Dahlia's book log だりあの本棚

読書で得た喜びをここに記録として残します。 こんな本を読みましたという備忘録として。

#803 妖談終わり! ~「妖談うつろ舟」

『妖談うつろ舟』風野真知雄 著

最終話。

 

この頃読んでいる耳袋シリーズの妖談編もこれで最後。

 

ここに来て、少し西洋の要素が入ってきた。今、根岸肥前守が奉行を務める南町奉行所は、先回の作品で「さんじゅあん」という男を捉えた。さんじゅあんはかつて寿安という名の僧侶であったと言う。それが西洋の教えを取り入れ、さんじゅあんという名前になった。

 

このさんじゅあん、恐らくSan Juanだろうと検討をつけつつ読み進める。そしておそらく江戸の時代にもあった隠れキリシタンにかかわるであろうと推測が付く。調べてみると、日本へのキリスト教の布教は戦国時代の長崎から始まっているのだが、ここに中江ノ島というところがあるらしい。この島がさんじゅあん様という別名を持っているとあった。

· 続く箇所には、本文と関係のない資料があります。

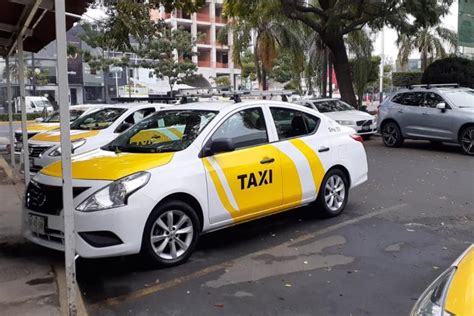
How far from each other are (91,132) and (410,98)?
28.8 feet

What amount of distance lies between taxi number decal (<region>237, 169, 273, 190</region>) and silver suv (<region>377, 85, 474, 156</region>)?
8556mm

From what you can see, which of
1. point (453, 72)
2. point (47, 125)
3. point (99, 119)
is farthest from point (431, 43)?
point (99, 119)

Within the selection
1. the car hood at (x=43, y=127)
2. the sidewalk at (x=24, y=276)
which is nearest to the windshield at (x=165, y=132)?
the sidewalk at (x=24, y=276)

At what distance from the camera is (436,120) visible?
44.3ft

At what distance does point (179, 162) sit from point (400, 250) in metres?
2.53

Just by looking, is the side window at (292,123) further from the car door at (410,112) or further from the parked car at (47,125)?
the car door at (410,112)

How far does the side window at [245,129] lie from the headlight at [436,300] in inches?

時代小説を読んでいると、こういう小さな疑問から歴史を学ぶ糸口となることが素晴らしい。知識を得る楽しみの他、日常の小さな習慣の理由などを知ることが出来ることも大きな幸せである。

 

さて、このさんじゅあんが南町奉行所に捕らえられた理由は、長年北も南も追い続けていた闇の者につながる可能性があるからだった。しかし、このさんじゅあんがとかく魅力的な人物で、会う人会う人を引き付けていく。彼の教えは最終的には「パライソ」の存在を知らせ、幸せな生き方について問うというものだ。

 

一日一日を凌いで行くことすら大変な者も多い江戸の町民は、彼の教えにより「私の人生はこれで良いのか」と自らを問い、安房に村を建てた。その土地の費用なども信者からの寄付によるもので、本人は決して贅沢をすることはない。信者と同じものを食べ、質素な衣類を纏い、ただ祈りとともに暮らす。本当にこの者が闇の者を動かしているのだろうか。

 

信者たちは捕らえられたさんじゅあんの解放を求めるが、その解放には多数の意味があった。単に身を放つことを意味するが、ぱらいそへとの解放もある。最終巻にてその戦いにやっと決着がついた。

 

安房というのは今の千葉県の南部にあたる。これも併せて調べてみたが、安房隠れキリシタンの村があったという内容は見つからなかったが、しかし東北にも隠れキリシタンの存在が確認されていることから、安房で同様のことがあってもおかしくはない。

 

この間、お仕事でお会いした方でアメリカでの起業経験がおありの方から聞いた話だ。アメリカにおいて、互いの違いを意識するというのは重要なことと聞いた。特に人種と宗教というのは、相手の思考パターンを推測するに絶対に必要だという。日本は八百万の神を受け入れる文化にあるが、一方でイスラム教やキリスト教ユダヤ教は中東の砂漠で生まれた宗教だ。非常に過酷な環境での生活においての思考回路であるがためストイックなところがあると言う。その考え方がビジネスにも影響し、それがビジネス内容や方向性だけではなく顧客ターゲットに対する考え方にも違いが見えると教えてもらった。

 

本書を読みながら、頭の片隅にこの話が消えずできっとどこかでつながるところがあるのかな?と思いつつ読み進める。

 

耳袋シリーズ、妖談の次は眠れない凶四郎シリーズへと続く。新シリーズも楽しみ。